Il est maintenant temps de mettre le bien-être des personnes au centre des stratégies climatiques, ce qui inclut l'amélioration de l'agriculture et de la santé dans les pays pauvres.
Cela sonne comme Lomborg qui, depuis des années, s'interroge sur la façon dont un budget de, par exemple, 50 milliards de dollars par an pourrait être utilisé pour améliorer au maximum la vie des gens. Pour juger, il a demandé à plusieurs reprises un cercle de scientifiques de premier plan (Consensus de Copenhague), qui ont déterminé quels investissements pourraient apporter le plus de bénéfices par dollar investi. Parmi les meilleurs investissements figuraient les immunisations, une meilleure nutrition, la santé mère-enfant ou le commerce. La protection du climat était loin derrière, il y a justement des problèmes plus importants dans le monde.
C'est ainsi que Gates argumente maintenant aussi. Il demande: « Comment pouvons-nous nous assurer que les fonds d'aide produisent le maximum d'effet pour les personnes les plus vulnérables? Les fonds prévus pour la protection du climat sont-ils dépensés pour les bonnes choses? Je pense que la réponse est non ». Il est approprié que la direction brésilienne du sommet de l'ONU ait mis en tête de l'ordre du jour l'adaptation au changement climatique et le développement humain.
Puis vient une phrase qui gâche l'affaire aux fanatiques du zéro net et aux scientifiques politisés: « Du point de vue de l'amélioration de la qualité de vie, une consommation d'énergie plus élevée est une bonne chose, car elle est étroitement corrélée à la croissance économique. » Une consommation d'énergie plus élevée est un facteur important de prospérité.
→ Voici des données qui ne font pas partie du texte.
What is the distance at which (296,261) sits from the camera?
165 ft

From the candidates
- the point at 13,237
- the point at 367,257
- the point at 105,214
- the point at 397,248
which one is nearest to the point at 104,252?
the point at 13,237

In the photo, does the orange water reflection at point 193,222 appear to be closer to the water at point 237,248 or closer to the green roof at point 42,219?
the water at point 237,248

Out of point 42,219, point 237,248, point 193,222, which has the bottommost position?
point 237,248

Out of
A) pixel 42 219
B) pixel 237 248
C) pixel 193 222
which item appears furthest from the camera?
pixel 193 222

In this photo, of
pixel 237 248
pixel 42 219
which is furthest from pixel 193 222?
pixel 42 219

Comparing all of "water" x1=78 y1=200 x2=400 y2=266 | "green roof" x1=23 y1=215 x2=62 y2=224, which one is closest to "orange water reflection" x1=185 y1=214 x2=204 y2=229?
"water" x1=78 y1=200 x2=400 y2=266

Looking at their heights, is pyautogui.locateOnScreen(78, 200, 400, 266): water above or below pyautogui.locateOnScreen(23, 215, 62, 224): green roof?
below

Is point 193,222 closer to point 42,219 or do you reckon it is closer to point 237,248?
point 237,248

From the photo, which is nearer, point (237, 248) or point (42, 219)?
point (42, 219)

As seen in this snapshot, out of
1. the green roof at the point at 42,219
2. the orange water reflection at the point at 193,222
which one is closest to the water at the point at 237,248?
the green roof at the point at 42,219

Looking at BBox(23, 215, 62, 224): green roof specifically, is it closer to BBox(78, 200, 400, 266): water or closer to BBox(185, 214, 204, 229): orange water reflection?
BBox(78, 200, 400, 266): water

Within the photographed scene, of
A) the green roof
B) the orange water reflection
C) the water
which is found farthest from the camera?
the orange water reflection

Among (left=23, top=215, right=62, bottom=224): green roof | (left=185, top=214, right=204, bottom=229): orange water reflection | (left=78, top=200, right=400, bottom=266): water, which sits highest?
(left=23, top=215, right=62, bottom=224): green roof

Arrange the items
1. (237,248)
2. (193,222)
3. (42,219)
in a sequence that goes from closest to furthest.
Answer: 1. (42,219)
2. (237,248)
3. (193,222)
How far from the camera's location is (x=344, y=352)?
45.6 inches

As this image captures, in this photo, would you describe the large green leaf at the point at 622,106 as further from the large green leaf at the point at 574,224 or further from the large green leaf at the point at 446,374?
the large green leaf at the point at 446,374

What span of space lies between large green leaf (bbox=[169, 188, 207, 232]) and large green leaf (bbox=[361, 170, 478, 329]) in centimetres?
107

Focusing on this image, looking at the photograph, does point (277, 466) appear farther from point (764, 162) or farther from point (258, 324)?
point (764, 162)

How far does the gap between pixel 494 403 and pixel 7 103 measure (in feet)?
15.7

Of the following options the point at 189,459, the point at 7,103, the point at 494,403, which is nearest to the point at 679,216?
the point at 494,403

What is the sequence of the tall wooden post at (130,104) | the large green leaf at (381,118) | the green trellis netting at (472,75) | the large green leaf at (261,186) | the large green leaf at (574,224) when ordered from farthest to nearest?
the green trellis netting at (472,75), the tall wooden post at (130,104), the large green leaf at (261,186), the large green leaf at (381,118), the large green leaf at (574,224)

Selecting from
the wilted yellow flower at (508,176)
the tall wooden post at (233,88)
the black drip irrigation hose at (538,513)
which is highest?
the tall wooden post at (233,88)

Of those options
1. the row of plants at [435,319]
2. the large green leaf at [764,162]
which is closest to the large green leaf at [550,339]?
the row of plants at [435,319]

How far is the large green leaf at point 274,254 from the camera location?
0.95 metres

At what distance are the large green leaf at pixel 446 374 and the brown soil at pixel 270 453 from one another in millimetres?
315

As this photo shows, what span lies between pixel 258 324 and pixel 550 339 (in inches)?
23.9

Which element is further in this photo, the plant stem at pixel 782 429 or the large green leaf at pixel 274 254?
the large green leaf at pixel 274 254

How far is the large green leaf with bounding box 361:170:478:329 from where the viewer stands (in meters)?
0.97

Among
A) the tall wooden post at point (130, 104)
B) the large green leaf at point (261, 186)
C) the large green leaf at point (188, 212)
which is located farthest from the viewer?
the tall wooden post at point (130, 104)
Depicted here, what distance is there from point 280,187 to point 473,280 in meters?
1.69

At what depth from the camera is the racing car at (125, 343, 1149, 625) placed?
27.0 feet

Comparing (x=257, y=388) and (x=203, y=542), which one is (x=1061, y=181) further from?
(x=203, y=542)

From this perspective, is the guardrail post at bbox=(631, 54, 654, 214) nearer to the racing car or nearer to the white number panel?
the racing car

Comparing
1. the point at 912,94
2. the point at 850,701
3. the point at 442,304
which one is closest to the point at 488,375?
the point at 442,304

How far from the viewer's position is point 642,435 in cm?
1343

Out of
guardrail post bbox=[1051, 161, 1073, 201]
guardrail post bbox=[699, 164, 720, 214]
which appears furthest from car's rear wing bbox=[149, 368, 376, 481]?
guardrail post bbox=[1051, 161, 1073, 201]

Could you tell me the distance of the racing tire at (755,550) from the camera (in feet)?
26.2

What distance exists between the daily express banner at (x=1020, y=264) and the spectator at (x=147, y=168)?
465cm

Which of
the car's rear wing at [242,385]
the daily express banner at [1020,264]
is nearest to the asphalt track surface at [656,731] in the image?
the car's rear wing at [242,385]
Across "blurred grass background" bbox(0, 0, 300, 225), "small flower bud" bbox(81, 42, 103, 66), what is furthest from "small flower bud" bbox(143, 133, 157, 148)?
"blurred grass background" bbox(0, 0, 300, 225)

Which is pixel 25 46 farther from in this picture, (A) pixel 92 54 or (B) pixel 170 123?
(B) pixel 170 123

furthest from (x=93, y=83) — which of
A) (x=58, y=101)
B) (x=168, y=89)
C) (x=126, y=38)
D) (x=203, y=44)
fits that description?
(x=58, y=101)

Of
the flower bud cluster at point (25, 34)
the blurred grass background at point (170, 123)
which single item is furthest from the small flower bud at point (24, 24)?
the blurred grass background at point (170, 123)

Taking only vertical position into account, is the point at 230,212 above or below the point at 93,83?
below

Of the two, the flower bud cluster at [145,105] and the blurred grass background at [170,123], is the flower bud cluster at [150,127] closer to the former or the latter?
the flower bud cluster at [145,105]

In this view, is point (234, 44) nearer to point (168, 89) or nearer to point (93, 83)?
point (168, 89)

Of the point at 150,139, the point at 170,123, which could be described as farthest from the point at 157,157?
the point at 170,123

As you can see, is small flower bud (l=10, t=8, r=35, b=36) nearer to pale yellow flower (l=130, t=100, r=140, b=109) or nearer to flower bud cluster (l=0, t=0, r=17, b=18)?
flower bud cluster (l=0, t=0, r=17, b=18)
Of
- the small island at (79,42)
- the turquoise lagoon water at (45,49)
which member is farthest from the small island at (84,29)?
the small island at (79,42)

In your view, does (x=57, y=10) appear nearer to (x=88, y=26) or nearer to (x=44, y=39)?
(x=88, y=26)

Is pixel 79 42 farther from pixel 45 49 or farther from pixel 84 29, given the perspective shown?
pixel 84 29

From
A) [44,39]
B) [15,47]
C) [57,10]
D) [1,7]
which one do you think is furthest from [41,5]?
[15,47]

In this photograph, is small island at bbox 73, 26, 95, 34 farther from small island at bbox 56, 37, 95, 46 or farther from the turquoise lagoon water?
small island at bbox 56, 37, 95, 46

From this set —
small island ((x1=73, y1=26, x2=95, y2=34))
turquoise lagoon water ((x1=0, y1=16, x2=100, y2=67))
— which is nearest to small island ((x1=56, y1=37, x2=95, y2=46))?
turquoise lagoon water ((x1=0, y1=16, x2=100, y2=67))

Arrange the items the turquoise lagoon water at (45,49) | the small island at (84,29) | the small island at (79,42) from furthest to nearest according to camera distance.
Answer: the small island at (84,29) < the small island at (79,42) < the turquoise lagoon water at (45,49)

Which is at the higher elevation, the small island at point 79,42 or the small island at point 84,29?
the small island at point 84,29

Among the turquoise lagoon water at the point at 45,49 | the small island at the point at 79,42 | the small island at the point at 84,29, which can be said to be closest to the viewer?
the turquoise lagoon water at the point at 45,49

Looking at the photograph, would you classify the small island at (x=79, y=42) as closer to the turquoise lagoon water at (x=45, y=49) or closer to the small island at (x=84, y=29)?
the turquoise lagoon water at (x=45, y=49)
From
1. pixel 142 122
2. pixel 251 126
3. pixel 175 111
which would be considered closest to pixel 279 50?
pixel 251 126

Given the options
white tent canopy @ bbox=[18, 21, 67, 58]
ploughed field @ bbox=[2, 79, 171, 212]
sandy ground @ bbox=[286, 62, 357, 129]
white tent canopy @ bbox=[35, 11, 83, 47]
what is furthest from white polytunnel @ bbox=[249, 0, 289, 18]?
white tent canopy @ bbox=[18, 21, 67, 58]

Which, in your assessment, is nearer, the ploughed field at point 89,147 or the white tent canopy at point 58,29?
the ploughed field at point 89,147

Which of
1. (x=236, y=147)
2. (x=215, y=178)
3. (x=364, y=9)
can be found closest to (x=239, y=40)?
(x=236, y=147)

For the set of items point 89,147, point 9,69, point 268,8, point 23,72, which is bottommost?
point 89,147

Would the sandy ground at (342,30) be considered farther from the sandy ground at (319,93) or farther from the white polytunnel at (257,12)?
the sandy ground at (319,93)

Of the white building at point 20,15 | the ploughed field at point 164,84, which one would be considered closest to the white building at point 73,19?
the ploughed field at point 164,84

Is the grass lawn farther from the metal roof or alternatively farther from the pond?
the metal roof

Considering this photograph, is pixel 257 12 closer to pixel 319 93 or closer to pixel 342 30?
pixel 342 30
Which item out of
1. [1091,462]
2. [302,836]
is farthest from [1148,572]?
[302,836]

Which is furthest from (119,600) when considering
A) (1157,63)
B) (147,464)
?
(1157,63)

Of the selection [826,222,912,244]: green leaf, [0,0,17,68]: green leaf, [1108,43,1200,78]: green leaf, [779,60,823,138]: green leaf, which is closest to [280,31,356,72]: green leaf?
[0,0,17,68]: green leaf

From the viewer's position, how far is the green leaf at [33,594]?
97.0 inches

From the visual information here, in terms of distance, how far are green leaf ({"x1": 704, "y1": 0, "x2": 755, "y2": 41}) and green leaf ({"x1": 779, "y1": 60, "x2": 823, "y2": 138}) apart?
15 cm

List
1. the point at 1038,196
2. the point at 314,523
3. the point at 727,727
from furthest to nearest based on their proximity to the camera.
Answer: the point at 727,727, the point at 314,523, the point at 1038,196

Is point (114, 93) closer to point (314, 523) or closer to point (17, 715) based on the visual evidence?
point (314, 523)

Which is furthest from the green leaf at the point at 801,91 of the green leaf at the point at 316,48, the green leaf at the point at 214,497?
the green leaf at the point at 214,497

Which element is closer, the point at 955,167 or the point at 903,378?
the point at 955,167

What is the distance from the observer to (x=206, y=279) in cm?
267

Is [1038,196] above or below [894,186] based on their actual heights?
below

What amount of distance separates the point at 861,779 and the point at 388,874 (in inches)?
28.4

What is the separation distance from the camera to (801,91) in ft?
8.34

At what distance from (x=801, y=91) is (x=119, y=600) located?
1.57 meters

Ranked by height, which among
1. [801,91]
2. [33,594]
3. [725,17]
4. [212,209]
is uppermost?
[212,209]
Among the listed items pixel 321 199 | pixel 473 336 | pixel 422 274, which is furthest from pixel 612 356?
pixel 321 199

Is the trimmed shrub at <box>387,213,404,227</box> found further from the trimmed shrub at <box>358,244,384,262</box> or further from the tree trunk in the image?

Et dans le changement climatique, c'est surtout le progrès technique qui aide.
Gates s'intéresse aussi à ses propres affaires. Après que Trump a bouleversé la politique climatique, il devient plus difficile d'obtenir de l'argent public pour étouffer l'économie par des réductions d'émissions. Gates a de meilleures chances de mobiliser des fonds pour ses engagements dans l'agriculture et la santé, même dans les pays pauvres, s'il se détourne des fanatiques de la décarbonisation.
En Suisse, il y a des signes similaires. Une enquête menée récemment par l'institut Sotomo pour le compte d'Avenergy Suisse a indiqué que 85 % de la population ne considère pas probable que l'objectif zéro net puisse être atteint d'ici 2050.